- _Aim of the exercise_
Return the exact lines spanning from the line with "Visually speaking, does" through the last line of the entries, boundaries included, and no others.

- _Material supplied_
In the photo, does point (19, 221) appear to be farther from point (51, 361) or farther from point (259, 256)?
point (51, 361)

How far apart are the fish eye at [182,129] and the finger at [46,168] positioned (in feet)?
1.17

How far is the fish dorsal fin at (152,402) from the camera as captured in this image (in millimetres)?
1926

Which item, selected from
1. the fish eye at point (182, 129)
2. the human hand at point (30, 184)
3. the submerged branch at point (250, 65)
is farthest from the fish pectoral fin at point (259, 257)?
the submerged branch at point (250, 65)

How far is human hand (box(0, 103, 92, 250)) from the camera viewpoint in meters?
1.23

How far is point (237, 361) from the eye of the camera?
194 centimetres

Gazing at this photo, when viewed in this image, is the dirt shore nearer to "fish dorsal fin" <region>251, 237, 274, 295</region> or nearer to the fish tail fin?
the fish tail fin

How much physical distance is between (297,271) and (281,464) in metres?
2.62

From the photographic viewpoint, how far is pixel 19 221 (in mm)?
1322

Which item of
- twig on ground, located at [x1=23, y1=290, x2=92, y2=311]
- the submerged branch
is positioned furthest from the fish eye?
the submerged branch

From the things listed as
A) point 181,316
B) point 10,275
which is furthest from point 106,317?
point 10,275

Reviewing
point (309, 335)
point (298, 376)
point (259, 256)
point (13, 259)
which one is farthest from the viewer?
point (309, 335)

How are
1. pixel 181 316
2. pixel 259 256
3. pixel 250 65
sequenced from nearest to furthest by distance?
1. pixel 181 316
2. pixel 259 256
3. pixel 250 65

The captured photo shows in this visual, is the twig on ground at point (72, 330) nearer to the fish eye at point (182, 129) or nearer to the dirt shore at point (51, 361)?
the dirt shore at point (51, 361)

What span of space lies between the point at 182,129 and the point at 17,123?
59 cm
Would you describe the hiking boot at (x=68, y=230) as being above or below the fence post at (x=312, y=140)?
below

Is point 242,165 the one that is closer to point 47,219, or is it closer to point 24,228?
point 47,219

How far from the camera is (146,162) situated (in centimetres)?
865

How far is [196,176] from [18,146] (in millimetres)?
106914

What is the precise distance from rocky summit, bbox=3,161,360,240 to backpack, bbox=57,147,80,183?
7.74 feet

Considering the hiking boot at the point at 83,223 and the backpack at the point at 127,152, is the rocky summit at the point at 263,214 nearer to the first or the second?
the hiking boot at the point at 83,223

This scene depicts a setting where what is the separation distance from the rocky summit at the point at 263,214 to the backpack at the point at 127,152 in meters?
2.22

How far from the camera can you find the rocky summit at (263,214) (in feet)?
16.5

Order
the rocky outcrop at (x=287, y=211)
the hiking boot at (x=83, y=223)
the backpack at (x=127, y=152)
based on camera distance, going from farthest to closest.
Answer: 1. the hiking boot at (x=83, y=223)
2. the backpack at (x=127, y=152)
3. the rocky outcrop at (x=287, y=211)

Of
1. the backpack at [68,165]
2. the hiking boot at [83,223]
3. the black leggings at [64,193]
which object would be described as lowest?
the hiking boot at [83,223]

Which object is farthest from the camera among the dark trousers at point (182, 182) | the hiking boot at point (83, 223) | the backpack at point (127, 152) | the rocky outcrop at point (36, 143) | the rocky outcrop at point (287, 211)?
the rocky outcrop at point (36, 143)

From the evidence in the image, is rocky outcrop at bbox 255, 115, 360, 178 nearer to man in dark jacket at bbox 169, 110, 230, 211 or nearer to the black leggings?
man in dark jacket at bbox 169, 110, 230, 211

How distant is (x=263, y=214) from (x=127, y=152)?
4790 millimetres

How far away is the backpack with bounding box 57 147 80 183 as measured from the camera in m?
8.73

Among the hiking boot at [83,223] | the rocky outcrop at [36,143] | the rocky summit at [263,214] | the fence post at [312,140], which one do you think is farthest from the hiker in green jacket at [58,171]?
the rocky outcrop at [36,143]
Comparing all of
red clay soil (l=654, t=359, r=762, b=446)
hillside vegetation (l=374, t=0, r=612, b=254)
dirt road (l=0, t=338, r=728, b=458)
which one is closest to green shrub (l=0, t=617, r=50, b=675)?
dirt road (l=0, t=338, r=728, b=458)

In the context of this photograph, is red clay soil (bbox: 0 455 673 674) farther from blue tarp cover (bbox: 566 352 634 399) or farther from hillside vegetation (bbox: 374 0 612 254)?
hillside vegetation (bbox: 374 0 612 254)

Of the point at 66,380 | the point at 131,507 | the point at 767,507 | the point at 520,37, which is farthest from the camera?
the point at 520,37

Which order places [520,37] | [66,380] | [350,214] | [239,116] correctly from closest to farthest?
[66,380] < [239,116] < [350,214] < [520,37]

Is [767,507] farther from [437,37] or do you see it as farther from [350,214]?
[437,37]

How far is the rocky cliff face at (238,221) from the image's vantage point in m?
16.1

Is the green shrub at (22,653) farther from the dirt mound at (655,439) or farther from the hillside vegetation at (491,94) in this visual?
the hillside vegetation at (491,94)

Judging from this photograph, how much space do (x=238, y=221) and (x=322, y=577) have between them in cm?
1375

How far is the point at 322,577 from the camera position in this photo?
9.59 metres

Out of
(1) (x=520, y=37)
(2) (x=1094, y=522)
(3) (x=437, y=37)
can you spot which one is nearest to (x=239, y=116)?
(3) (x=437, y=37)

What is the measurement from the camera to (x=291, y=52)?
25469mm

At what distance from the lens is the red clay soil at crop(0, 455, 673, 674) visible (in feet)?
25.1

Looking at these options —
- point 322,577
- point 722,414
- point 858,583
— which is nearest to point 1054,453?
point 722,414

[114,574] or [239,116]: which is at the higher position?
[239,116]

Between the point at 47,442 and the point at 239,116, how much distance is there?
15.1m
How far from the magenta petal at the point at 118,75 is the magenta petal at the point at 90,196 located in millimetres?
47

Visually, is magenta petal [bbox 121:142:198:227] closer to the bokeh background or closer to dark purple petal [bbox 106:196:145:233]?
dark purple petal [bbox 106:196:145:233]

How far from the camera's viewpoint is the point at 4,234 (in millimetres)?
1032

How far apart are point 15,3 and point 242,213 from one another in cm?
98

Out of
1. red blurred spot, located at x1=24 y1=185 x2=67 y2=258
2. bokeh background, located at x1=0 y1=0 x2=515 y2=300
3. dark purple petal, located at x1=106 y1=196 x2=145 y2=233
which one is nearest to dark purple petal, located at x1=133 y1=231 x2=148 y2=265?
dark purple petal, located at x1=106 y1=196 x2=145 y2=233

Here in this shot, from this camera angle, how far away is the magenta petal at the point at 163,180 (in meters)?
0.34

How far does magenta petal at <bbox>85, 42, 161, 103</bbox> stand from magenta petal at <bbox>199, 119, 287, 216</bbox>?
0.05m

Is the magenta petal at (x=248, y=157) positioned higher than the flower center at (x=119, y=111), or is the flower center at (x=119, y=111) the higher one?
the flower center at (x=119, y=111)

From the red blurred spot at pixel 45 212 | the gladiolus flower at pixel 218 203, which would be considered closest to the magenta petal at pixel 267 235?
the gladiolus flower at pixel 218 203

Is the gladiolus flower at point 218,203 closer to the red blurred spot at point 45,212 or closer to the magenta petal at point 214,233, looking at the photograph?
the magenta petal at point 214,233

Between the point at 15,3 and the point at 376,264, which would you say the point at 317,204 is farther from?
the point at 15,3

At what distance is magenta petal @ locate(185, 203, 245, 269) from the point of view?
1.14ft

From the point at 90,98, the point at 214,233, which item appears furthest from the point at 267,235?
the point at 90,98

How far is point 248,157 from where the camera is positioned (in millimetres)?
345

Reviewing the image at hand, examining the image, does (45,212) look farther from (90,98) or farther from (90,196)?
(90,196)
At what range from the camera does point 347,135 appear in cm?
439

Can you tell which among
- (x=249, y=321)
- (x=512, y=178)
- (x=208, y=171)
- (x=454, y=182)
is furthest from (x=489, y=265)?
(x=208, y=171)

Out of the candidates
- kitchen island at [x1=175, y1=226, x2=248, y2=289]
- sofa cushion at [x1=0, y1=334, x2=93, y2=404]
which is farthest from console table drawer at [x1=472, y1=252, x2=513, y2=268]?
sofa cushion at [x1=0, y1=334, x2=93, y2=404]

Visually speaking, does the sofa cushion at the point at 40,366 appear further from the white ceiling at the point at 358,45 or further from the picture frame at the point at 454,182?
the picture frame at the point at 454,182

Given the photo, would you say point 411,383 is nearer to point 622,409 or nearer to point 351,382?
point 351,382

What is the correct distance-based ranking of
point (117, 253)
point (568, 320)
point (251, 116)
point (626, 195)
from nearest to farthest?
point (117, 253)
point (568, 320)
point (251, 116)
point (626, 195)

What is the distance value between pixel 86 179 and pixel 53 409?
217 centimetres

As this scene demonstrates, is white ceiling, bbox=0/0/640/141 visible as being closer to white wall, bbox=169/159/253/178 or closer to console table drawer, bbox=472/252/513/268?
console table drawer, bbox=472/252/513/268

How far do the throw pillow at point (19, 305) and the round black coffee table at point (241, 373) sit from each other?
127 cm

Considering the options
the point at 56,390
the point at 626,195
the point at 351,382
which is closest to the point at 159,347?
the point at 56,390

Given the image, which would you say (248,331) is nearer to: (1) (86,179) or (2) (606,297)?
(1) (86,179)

- _Task answer_
Visually speaking, does the sofa cushion at the point at 40,366 appear further from the white ceiling at the point at 358,45 or further from the picture frame at the point at 454,182?
the picture frame at the point at 454,182

Given the photo, would you say point 411,383 is nearer to point 622,409 or nearer to point 351,382?
point 351,382

What is the correct distance-based ranking of
point (117, 253)
point (568, 320)
point (251, 116)
point (626, 195)
from nearest to farthest?
point (117, 253)
point (568, 320)
point (251, 116)
point (626, 195)

What is the distance value between pixel 86 179 and pixel 53 409?
217 centimetres

As this scene demonstrates, is white ceiling, bbox=0/0/640/141 visible as being closer to white wall, bbox=169/159/253/178 or closer to console table drawer, bbox=472/252/513/268?
console table drawer, bbox=472/252/513/268

How far do the throw pillow at point (19, 305) and the round black coffee table at point (241, 373) sit from each other?
127 cm

Considering the options
the point at 56,390
the point at 626,195
the point at 351,382
which is closest to the point at 159,347?
the point at 56,390

Given the image, which would you say (248,331) is nearer to: (1) (86,179) or (2) (606,297)?
(1) (86,179)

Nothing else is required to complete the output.